*** Begin section ***

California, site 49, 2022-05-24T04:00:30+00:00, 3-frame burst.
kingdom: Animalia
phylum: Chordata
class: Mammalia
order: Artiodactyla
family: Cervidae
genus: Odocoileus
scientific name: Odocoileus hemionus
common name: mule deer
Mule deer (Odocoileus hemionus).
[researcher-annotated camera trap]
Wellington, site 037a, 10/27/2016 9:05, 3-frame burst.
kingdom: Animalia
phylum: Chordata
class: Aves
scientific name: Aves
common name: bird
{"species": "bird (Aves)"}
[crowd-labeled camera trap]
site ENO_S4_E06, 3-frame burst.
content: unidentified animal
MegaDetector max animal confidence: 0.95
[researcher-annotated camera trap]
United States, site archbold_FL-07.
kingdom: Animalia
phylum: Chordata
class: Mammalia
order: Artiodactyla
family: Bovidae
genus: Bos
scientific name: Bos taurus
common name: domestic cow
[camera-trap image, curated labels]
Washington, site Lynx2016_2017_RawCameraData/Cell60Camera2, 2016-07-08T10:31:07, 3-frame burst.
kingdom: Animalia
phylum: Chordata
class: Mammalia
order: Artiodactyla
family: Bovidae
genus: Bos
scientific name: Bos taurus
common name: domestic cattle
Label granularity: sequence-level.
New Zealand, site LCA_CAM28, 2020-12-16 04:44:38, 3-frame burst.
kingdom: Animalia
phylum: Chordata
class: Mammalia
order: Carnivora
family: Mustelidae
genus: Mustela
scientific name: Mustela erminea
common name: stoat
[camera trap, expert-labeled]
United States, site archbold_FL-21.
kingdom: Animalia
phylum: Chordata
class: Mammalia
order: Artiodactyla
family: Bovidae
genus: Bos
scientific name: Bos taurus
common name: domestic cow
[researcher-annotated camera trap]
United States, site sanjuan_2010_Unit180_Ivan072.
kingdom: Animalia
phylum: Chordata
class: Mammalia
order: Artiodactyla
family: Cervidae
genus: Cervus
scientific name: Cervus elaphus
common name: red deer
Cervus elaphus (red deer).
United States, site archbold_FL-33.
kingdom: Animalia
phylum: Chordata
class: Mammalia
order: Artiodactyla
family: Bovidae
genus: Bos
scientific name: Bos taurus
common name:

*** End section ***

* [Exercise]: Word for word, reproduce every record shown above.

* [Answer]:
California, site 49, 2022-05-24T04:00:30+00:00, 3-frame burst.
kingdom: Animalia
phylum: Chordata
class: Mammalia
order: Artiodactyla
family: Cervidae
genus: Odocoileus
scientific name: Odocoileus hemionus
common name: mule deer
Mule deer (Odocoileus hemionus).
[researcher-annotated camera trap]
Wellington, site 037a, 10/27/2016 9:05, 3-frame burst.
kingdom: Animalia
phylum: Chordata
class: Aves
scientific name: Aves
common name: bird
{"species": "bird (Aves)"}
[crowd-labeled camera trap]
site ENO_S4_E06, 3-frame burst.
content: unidentified animal
MegaDetector max animal confidence: 0.95
[researcher-annotated camera trap]
United States, site archbold_FL-07.
kingdom: Animalia
phylum: Chordata
class: Mammalia
order: Artiodactyla
family: Bovidae
genus: Bos
scientific name: Bos taurus
common name: domestic cow
[camera-trap image, curated labels]
Washington, site Lynx2016_2017_RawCameraData/Cell60Camera2, 2016-07-08T10:31:07, 3-frame burst.
kingdom: Animalia
phylum: Chordata
class: Mammalia
order: Artiodactyla
family: Bovidae
genus: Bos
scientific name: Bos taurus
common name: domestic cattle
Label granularity: sequence-level.
New Zealand, site LCA_CAM28, 2020-12-16 04:44:38, 3-frame burst.
kingdom: Animalia
phylum: Chordata
class: Mammalia
order: Carnivora
family: Mustelidae
genus: Mustela
scientific name: Mustela erminea
common name: stoat
[camera trap, expert-labeled]
United States, site archbold_FL-21.
kingdom: Animalia
phylum: Chordata
class: Mammalia
order: Artiodactyla
family: Bovidae
genus: Bos
scientific name: Bos taurus
common name: domestic cow
[researcher-annotated camera trap]
United States, site sanjuan_2010_Unit180_Ivan072.
kingdom: Animalia
phylum: Chordata
class: Mammalia
order: Artiodactyla
family: Cervidae
genus: Cervus
scientific name: Cervus elaphus
common name: red deer
Cervus elaphus (red deer).
United States, site archbold_FL-33.
kingdom: Animalia
phylum: Chordata
class: Mammalia
order: Artiodactyla
family: Bovidae
genus: Bos
scientific name: Bos taurus
common name:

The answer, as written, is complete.